Nie ma o czym gadać. ZAKOŃCZMY te dyskusję-i niech wypowiadają się w końcu Ci którzy oglądali.
Ocena: 1
Jako profesor chciałbym zauważyć, że lamus jechał na jedynkach w szkole, co niestety widać w przywiązaniu do w/w ocen
Pomyliłeś nicki, pisz z jednego bo zamieszanie robisz. Drugie śniadanie zjedzone?
Filmweb.pl zrobił straszne świństwo dystrybutorom i PR-owcom bo łatwo sprawdzić kiedy założono konto. Może warto by powołać ochotniczą "straż obywatelską", która zawsze po premierze filmu wykrywałaby nowe konta na dyskusjach pod filmem.
Ty też widzę od niedawna na Filmwebie, jakos dziwnie bardzo zainteresowany/a pluciem na ten film, ciekawe dlaczego, czyżby niszczenie konkurencji, a może zwykła ludzka zawiść?
Powtórzę, bo już ktoś mi zadał to pytanie. Hejtuję ten film zupełnie bezinteresownie, bowiem uważam, że epoka filmowych szitów typu Kac Wawa i Ciacho powinna przeminąć. Patryk Vega po interesującym debiucie stał się poniekąd symbolem współczesnego filmowego szitu, kolegą polskiego Eda Wooda - Mariusza Pujszo.
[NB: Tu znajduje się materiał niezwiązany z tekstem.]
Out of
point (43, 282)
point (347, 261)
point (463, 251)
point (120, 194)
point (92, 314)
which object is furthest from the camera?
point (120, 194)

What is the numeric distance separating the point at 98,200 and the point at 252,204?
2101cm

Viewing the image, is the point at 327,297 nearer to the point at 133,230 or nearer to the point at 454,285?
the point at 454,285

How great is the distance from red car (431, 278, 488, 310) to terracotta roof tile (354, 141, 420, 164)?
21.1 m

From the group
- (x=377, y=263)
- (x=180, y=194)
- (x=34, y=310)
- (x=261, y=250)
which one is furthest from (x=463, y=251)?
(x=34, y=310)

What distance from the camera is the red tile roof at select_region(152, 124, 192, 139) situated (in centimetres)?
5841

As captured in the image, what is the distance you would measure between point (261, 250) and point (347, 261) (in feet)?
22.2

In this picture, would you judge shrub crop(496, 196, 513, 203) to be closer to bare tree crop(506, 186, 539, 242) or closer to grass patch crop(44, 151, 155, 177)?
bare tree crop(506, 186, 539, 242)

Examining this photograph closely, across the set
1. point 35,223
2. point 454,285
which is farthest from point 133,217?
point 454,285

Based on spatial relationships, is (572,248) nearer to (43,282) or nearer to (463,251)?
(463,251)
Obaj panowie produkują polską odmianę kina eksploatacji.
Przecież to dramat, że idąc na współczesną polską komedię nie spodziewamy się Seksmisji czy Misia, tylko 1,5 godzinnego seansu pierdzenia i bekania na ekranie.
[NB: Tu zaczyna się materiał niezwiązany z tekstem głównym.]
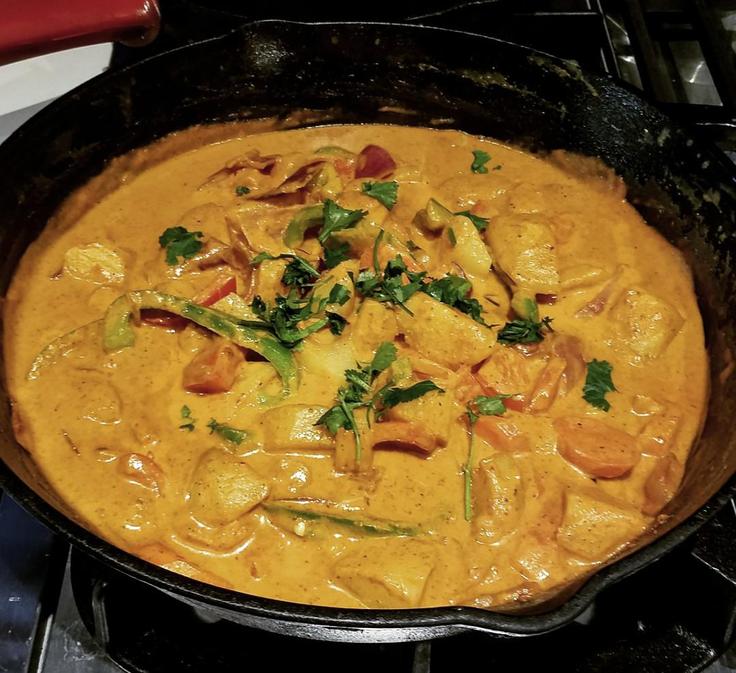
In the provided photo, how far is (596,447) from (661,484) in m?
0.20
A ja napisałem recenzje tego filmu bardzo pozytywną, mam konto od 2 lat a itak zostałem zbluzgany że robię to za kase . Idżcie ludzie sie leczcie !!!
W tym filmie nie ma "pierdzenia i bekania", co świadczy o tym, że go nie widziałeś. To fakt, że nie ma dziś Misia czy Seksmisji. Bareja nie żyje, a Machulski zrobił np beznadziejną Kołysankę. Last minut jest przynajmniej śmieszniejsze od Kołysanki. Może zobacz, a potem się wypowiadaj
http://www.filmweb.pl/film/Last+Minute-2013-673532/discussion/Smuci+mnie+cze%C5% 9B%C4%87+internaut%C3%B3w,2152734#post_9482849
A ty, kapuśniaku, który masz problemy z kulturą osobistą, bekasz, pierdzisz, robisz syf? Po coś ty się urodził? Kloce stawiać? A ja hejtuję hejterów hejtujących hejterów
Mensa Polska zaświadcza, że: Pani Dorota Rabczewska, ur. 15.02.1984 r., uzyskała wynik testu inteligencji 156 IQ w skali Cattela, którą to wartość uzyskuje 1 proc. populacji. Wynik ten kwalifikuje do wstąpienia do Stowarzyszenia Mensa Polska.
Daj spokój wystarczy posłuchać wypowiedzi tej Pani. Już od dawna wszyscy się na niej poznali. Nie wiem kto za nią robił ten test, ale na pewno nie ona sama.
Nie wiem, czy na takim teście można ściągać, ale tak jej podobno wyszło, więc jeśli ona na takie IQ, to i ja jestem profesor!
A ja daję filmowi 6/10. Górnolotne kino to na pewno nie było, ale całkiem zabawnie pokazano polskie wyjazdy last minute. Zamiast jakiejś ponurej Warszawy słoneczny Egipt. Tylko ta cała Anna Szarik nie pasowała tam. Postać przed nią grana powinna być starsza skoro miała być w podobnym wieku co ojciec 17-latki. Babcia-policjantka była najlepsza.